***** EXCERPT TO READ

But the devices could be pumping more than beats into wearers’ heads.
AirPods – like most small wireless bud-style headphones – wirelessly connect with a phone via Bluetooth, the popular short distance radio communication technology.
Essentially, anything that communicates wirelessly using electromagnetic energy waves of varying types.
Bluetooth operates on one form involving low-power radiowaves.
The most obvious and well-established risk of radiowaves is that, at high levels, they can generate heat and cause burns. Scientists are still working out the effects of long-term exposure to lower-power radiowaves.
When they have exposed animals to this form of radiation, reproductive, neurological and genetic damage has become more common in those animals than would be expected in a normal sample of the same animals.
These forms of energy are powerful enough to shake up atoms that compose cells but not powerful enough to fundamentally change their structures.
This means that radiowaves are less dangerous than higher energy radiation like X-rays or UV, but more extremely low-frequency radiation.
Last year, further evidence that cellular transmissions may indeed cause certain kinds of cancer was published by the National Institutes of Health (NIH).

**********
***** DATA FOR ANALYSIS

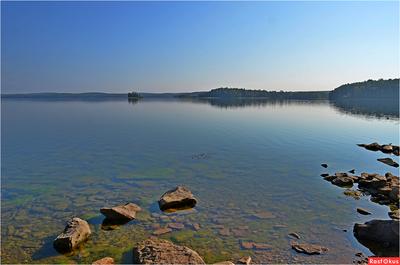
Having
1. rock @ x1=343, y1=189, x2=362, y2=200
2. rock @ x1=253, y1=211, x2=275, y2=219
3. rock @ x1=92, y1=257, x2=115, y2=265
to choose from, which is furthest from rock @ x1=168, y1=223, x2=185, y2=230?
rock @ x1=343, y1=189, x2=362, y2=200

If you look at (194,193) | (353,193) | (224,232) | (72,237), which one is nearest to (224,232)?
(224,232)

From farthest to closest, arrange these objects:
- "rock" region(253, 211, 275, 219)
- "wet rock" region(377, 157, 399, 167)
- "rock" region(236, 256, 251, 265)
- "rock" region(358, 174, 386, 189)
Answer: "wet rock" region(377, 157, 399, 167), "rock" region(358, 174, 386, 189), "rock" region(253, 211, 275, 219), "rock" region(236, 256, 251, 265)

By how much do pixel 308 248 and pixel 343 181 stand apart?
31.9 feet

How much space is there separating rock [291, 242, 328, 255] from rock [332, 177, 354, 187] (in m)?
9.10

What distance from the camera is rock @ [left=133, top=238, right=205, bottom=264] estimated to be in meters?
9.27

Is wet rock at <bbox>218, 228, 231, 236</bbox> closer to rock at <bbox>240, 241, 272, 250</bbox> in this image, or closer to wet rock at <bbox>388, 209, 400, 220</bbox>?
→ rock at <bbox>240, 241, 272, 250</bbox>

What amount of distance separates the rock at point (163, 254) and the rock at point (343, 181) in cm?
1293

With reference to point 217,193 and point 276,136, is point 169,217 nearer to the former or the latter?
point 217,193

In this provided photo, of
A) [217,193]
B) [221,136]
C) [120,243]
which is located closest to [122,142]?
[221,136]

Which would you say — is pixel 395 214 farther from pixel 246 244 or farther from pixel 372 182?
pixel 246 244

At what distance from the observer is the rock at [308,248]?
10555 millimetres

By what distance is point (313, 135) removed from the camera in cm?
3947

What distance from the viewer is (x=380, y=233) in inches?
446

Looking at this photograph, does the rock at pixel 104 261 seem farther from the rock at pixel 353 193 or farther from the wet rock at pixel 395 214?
the rock at pixel 353 193
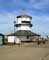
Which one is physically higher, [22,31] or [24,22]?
[24,22]

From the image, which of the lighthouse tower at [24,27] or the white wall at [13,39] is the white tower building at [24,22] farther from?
the white wall at [13,39]

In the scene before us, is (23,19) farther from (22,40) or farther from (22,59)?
(22,59)

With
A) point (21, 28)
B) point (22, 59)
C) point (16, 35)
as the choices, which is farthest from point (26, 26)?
point (22, 59)

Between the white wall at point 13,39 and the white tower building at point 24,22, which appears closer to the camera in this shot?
the white wall at point 13,39

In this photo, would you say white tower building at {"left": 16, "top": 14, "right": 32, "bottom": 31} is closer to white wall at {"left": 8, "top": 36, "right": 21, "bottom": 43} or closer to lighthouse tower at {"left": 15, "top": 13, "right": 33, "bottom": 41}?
lighthouse tower at {"left": 15, "top": 13, "right": 33, "bottom": 41}

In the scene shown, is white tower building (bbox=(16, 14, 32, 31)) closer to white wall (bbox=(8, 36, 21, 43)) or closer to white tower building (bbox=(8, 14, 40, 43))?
white tower building (bbox=(8, 14, 40, 43))

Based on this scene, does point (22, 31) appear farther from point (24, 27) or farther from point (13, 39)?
point (13, 39)

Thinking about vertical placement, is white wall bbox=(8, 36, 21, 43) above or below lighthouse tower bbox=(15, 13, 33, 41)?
below

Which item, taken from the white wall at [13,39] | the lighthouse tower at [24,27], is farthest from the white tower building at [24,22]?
the white wall at [13,39]

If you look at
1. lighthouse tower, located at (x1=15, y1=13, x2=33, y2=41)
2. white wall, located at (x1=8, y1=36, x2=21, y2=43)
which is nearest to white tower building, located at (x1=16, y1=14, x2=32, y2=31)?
lighthouse tower, located at (x1=15, y1=13, x2=33, y2=41)

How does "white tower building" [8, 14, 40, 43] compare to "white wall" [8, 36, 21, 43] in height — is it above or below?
above

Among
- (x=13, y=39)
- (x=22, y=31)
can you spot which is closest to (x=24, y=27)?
(x=22, y=31)

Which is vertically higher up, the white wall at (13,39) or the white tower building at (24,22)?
the white tower building at (24,22)

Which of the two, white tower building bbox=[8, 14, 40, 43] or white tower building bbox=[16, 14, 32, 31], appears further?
white tower building bbox=[16, 14, 32, 31]
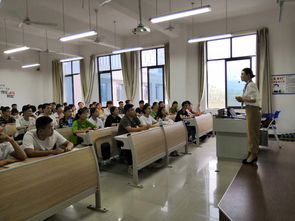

**********

### TASK TO CARRY OUT
Pick up the passage on wireless earbuds and radiowave exposure after its last sentence and keep writing it.

### ANSWER TO THE EXERCISE
Now, scientists calling for more oversight and warnings for all manner of radiowave-based technologies are particularly concerned over the intensity and proximity of Bluetooth radiation to the human ear canal and brain.
The International Agency for Research on Cancer has declared electromagenetic field radiation a possible carcinogen.
WiFi, too, has been shown to pose cancer risks.
The World Health Organization (WHO) has developed guidelines for the level of electromagnetic frequency (EMF) that various devices are allowed to expose users to.
But, the authors of the petition to the UN and WHO argue, research has revealed evidence that EMF may be carcinogenic at even lower levels.
And brain cancers are among the forms that research links to EMF radiation.
Their petition is written with regard to broad human exposures to to EMF radiation.
‘These include – but are not limited to … devices such as cellular and cordless phones and their base stations, Wi-Fi, broadcast antennas, smart meters, and baby monitors as well as electric devices and infra-structures used in the delivery of electricity that generate extremely-low frequency electromagnetic field (ELF EMF),’ the authors write.
The petitioners stop short of naming Bluetooth or any particular products, the technology does use radiofrequency radiation, and AirPods in particular also use an electromagnetic field.
Very little research has been conducted on Bluetooth itself, but the proximity of AirPods to the brain makes them particularly concerning.
‘Since Bluetooth tends to be low-intensity it could open the blood-brain barrier, which evolved to keep large molecules out of the brain,’ explains Dr Moskowitz.
The concern there is ‘probably more neurological disorders and diseases as opposed to cancer,’ he adds.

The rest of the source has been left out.